When you find yourself getting irritated by the slightest perceived inconvenience (i.e., your table mate’s presence) and when you are tempted to act like rules don’t apply to you,consider doing some meditation. For example, if you just rolled your eyes at the very thought of meditating, you need to meditate.
Quick and Easy Meditation: Breathe in for 4 seconds. Hold it for 7 seconds. Exhale for 8 seconds. Repeat 2-3x as needed.
Yes, the bar exam is a high stakes test but that doesn’t give you license ignore the rules governing socially acceptable behavior.

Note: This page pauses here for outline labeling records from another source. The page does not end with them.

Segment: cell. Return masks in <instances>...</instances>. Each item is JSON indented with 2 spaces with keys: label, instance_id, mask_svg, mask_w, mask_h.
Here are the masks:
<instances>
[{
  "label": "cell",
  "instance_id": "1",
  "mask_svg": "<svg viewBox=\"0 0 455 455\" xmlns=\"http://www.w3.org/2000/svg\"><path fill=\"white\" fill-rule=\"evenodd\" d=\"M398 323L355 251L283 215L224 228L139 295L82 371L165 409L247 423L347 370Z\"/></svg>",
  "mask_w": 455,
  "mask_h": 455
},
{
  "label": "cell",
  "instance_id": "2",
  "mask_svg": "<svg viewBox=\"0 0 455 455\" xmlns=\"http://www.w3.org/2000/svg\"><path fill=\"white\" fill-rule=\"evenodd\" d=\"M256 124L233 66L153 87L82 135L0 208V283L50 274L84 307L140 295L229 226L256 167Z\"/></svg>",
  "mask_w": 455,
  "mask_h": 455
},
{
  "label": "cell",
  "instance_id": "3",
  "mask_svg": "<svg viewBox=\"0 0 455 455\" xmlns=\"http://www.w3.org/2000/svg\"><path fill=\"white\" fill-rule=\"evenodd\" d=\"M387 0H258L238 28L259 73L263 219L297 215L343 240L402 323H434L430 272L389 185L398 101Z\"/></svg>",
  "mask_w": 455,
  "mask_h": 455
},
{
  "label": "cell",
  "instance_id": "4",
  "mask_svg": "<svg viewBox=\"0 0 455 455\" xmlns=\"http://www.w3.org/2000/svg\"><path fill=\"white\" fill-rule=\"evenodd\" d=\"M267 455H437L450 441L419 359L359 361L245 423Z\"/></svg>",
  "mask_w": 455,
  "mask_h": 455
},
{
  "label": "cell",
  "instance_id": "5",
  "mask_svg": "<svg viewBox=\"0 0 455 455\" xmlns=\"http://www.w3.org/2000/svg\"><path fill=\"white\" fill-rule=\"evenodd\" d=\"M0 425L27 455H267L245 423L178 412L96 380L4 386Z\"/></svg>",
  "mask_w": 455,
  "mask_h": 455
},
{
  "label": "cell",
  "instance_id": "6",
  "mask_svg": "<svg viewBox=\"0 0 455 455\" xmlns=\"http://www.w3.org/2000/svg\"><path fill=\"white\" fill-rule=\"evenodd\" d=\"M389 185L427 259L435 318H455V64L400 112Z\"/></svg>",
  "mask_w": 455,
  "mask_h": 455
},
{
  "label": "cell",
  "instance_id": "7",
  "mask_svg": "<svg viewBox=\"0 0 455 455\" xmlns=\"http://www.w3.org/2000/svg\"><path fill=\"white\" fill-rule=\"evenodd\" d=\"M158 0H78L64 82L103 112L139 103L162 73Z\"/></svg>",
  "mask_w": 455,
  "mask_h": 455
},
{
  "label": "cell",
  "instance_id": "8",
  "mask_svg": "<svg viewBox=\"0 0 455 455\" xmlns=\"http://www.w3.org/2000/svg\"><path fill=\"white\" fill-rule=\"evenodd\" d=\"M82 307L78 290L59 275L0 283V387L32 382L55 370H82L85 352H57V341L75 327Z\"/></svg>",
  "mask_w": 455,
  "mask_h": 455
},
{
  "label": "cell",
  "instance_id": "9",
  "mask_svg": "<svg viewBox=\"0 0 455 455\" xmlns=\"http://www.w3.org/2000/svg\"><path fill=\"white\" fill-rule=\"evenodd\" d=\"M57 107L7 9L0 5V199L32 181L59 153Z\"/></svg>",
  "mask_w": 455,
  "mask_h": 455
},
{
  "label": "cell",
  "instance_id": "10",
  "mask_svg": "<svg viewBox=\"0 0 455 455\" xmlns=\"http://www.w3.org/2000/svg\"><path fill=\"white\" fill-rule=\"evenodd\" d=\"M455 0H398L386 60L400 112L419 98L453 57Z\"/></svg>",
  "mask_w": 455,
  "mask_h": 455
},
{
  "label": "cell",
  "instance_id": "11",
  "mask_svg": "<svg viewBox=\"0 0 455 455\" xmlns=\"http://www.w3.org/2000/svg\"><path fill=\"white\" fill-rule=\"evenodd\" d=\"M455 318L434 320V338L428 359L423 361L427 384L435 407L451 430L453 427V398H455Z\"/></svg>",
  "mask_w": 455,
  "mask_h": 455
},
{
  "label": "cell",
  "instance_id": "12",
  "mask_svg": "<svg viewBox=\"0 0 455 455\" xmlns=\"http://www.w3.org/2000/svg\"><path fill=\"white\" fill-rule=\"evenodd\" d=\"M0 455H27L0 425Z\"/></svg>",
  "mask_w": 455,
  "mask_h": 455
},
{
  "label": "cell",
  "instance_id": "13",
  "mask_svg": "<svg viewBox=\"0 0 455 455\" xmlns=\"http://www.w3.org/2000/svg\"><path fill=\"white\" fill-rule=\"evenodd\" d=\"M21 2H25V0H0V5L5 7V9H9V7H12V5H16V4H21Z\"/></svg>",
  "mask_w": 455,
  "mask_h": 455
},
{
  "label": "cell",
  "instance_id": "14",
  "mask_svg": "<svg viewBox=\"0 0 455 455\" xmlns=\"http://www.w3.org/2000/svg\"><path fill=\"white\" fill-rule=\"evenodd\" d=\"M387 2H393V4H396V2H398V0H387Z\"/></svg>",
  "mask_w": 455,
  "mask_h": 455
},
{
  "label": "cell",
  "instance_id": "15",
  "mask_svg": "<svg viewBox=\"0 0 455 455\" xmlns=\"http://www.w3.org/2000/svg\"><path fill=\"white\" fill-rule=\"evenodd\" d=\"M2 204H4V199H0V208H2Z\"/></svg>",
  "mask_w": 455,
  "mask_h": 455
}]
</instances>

The ultimate measure of a man is not where he stands in moments of comfort and convenience, but where he stands at times of challenge and controversy.
Martin Luther King, Jr.
The above MLK quote is obviously not about the bar exam. I’m certainly not going to compare bar prep to the fight for fundamental civil rights and neither should you. So why did I lead off with this quote? Perspective.
Yes, bar prep is hard, you’re tired, you have no free time. But how lucky are you that your biggest struggle right now is about the bar exam? Growing up, anytime I’d whine complain about the sad state of my life, my mom would let me wallow in self-pity for a bit and then she’d say, “do you know how many people would love to be in your shoes?” This was way before “first world problems” became a thing, but it was the same idea.
The point is, you don’t have to be chipper and happy all the time. It’s ok to get discouraged and frustrated. You can wallow in self-pity for a bit but don’t lose the context. You get to take the bar exam. It is a privilege.
Read the MLK quote again:
Think about what it means and put the bar exam into perspective. You can do this.